Now, if we have to manually calculate the first element of the square of distance matrix, it would look like this –

``````first_element = ( A(1,1) – B(1,1) )^2 + ( A(1,2) – B(1,2) )^2
``````

which would be –

``````first_element = A(1,1)^2 + B(1,1)^2 -2*A(1,1)* B(1,1)   +  ...
A(1,2)^2 + B(1,2)^2 -2*A(1,2)* B(1,2)    … Equation  (1)
``````

Now, according to our proposed matrix multiplication, if you check the output of `A_ext` and `B_ext` after the loop in the earlier code ends, they would look like the following –

So, if you perform matrix multiplication between `A_ext` and transpose of `B_ext`, the first element of the product would be the sum of elementwise multiplication between the first rows of `A_ext` and `B_ext`, i.e. sum of these –

The result would be identical to the result obtained from `Equation (1)` earlier. This would continue for all the elements of `A` against all the elements of `B` that are in the same column as in `A`. Thus, we would end up with the complete squared distance matrix. That’s all there is!!

## Vectorized Variations

Vectorized variations of the matrix multiplication based distance matrix calculations are possible, though there weren't any big performance improvements seen with them. Two such variations are listed next.

Variation #1

``````[nA,dim] = size(A);
nB = size(B,1);

A_ext = ones(nA,dim*3);
A_ext(:,2:3:end) = -2*A;
A_ext(:,3:3:end) = A.^2;

B_ext = ones(nB,dim*3);
B_ext(:,1:3:end) = B.^2;
B_ext(:,2:3:end) = B;

distmat = A_ext * B_ext.';
``````

Variation #2

``````[nA,dim] = size(A);
nB = size(B,1);

A_ext = [ones(nA*dim,1) -2*A(:) A(:).^2];
B_ext = [B(:).^2 B(:) ones(nB*dim,1)];

A_ext = reshape(permute(reshape(A_ext,nA,dim,[]),[1 3 2]),nA,[]);
B_ext = reshape(permute(reshape(B_ext,nB,dim,[]),[1 3 2]),nB,[]);

distmat = A_ext * B_ext.';
``````

So, these could be considered as experimental versions too.

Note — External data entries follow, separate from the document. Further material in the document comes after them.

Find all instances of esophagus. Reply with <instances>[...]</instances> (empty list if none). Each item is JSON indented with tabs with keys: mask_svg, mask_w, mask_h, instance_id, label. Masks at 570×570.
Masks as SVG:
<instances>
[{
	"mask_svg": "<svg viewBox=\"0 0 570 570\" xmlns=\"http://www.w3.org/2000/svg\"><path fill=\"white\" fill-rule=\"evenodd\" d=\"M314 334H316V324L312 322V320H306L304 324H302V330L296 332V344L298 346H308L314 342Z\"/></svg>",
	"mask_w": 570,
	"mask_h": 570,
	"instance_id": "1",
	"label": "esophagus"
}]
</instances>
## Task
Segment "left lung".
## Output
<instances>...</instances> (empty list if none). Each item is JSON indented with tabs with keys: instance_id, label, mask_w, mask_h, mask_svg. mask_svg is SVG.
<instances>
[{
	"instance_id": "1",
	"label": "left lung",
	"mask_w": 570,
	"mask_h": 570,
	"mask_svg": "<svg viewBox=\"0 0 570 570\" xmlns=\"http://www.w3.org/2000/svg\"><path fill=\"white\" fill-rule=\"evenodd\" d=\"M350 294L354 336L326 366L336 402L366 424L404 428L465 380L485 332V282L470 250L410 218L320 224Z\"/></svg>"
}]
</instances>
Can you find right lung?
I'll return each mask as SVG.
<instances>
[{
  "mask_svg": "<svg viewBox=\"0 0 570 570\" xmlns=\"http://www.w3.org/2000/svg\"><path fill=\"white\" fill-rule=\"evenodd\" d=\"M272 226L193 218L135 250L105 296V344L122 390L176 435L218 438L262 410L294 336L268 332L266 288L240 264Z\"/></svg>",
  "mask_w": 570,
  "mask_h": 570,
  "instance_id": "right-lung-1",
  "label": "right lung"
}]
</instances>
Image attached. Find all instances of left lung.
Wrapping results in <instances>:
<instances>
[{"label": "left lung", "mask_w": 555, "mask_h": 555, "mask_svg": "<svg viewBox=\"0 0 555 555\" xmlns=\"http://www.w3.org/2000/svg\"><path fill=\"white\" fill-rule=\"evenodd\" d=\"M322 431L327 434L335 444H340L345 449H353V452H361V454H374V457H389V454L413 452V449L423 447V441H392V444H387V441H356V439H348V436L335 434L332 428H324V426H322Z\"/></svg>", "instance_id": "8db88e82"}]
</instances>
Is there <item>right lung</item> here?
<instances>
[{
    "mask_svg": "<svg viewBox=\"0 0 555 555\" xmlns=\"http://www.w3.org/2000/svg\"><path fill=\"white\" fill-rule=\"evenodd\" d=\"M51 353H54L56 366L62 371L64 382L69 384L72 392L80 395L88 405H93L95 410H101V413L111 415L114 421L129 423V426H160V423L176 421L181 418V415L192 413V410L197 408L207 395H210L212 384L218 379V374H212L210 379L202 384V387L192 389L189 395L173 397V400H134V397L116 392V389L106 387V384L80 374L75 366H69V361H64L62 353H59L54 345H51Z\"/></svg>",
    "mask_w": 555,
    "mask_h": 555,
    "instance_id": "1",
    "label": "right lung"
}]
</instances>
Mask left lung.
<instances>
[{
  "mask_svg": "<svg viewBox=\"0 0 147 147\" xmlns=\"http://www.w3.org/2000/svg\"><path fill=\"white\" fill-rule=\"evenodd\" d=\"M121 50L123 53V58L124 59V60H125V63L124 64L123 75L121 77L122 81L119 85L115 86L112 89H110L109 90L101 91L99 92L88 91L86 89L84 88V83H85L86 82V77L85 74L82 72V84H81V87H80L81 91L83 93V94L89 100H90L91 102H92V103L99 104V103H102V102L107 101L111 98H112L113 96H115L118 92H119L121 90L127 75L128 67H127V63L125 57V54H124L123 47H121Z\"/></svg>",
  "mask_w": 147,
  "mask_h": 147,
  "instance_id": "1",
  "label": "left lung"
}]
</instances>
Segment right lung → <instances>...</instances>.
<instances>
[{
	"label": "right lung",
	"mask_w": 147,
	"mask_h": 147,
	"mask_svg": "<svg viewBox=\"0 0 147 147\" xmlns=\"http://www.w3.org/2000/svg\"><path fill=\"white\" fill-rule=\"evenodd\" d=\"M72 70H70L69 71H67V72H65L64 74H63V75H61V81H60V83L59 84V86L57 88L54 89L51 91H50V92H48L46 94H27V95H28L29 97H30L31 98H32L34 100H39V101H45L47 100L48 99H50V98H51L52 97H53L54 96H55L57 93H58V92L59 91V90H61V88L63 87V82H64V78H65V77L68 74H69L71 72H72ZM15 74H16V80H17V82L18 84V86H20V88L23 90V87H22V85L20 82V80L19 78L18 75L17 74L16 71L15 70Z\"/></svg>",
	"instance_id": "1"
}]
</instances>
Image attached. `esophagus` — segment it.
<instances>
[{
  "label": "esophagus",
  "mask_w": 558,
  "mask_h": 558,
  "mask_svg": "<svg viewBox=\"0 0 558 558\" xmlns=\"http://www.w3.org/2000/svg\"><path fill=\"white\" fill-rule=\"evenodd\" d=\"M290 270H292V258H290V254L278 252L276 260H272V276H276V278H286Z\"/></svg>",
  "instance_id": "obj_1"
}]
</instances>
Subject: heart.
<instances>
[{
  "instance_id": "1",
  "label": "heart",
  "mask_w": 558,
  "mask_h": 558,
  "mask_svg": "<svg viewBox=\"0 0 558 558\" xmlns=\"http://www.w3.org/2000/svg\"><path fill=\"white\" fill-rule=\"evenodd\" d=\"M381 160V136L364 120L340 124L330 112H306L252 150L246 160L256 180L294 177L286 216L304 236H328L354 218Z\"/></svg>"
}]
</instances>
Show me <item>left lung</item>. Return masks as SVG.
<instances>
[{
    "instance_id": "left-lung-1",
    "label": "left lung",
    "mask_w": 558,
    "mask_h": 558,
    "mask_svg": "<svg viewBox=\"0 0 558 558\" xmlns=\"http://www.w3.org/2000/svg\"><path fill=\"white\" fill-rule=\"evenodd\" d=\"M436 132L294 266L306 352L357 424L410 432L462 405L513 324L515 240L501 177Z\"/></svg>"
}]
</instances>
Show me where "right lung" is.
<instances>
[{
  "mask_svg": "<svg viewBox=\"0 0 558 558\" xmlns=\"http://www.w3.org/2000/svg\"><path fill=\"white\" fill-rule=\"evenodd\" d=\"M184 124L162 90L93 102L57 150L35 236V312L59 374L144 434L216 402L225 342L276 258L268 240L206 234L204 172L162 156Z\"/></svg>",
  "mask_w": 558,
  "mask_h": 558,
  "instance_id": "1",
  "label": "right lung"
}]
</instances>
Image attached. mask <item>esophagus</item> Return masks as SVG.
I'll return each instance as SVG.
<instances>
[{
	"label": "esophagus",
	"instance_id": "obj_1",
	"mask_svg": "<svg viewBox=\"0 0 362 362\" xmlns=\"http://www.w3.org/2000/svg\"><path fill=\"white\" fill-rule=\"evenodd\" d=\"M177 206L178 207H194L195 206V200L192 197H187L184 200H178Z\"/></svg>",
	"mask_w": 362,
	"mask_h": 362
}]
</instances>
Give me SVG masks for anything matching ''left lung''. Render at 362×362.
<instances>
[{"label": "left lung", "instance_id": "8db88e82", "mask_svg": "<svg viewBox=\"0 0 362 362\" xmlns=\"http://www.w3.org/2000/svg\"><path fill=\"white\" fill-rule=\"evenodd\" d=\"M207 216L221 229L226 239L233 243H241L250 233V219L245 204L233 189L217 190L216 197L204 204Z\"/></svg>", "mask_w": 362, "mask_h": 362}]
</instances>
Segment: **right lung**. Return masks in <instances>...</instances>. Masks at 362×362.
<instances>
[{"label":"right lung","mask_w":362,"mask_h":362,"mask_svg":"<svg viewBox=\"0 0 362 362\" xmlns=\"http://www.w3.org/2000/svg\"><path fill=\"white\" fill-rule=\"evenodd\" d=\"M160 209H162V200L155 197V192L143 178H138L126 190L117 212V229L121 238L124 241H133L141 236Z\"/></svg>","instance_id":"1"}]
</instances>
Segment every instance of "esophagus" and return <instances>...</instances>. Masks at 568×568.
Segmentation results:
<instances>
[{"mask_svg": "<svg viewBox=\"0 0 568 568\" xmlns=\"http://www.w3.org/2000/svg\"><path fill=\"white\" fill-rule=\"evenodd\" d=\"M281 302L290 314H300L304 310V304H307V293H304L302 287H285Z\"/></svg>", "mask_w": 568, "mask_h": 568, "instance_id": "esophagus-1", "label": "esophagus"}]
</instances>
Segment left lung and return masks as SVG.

Use `pdist2` (Statistics Toolbox) to compute the distances in a vectorized manner:

``````ab = im(:,:,2:3);                              % // get A, B components
ab = reshape(ab, [size(im,1)*size(im,2) 2]);   % // reshape into 2-column
dist = pdist2(clusters, ab);                   % // compute distances
[~, idx] = min(dist);                          % // find minimizer for each pixel
idx = reshape(idx, size(im,1), size(im,2));    % // reshape result
``````

If you don't have the Statistics Toolbox, you can replace the third line by

``````dist = squeeze(sum(bsxfun(@minus, clusters, permute(ab, [3 2 1])).^2, 2));
``````

This gives squared distance instead of distance, but for the purposes of minimizing it doesn't matter.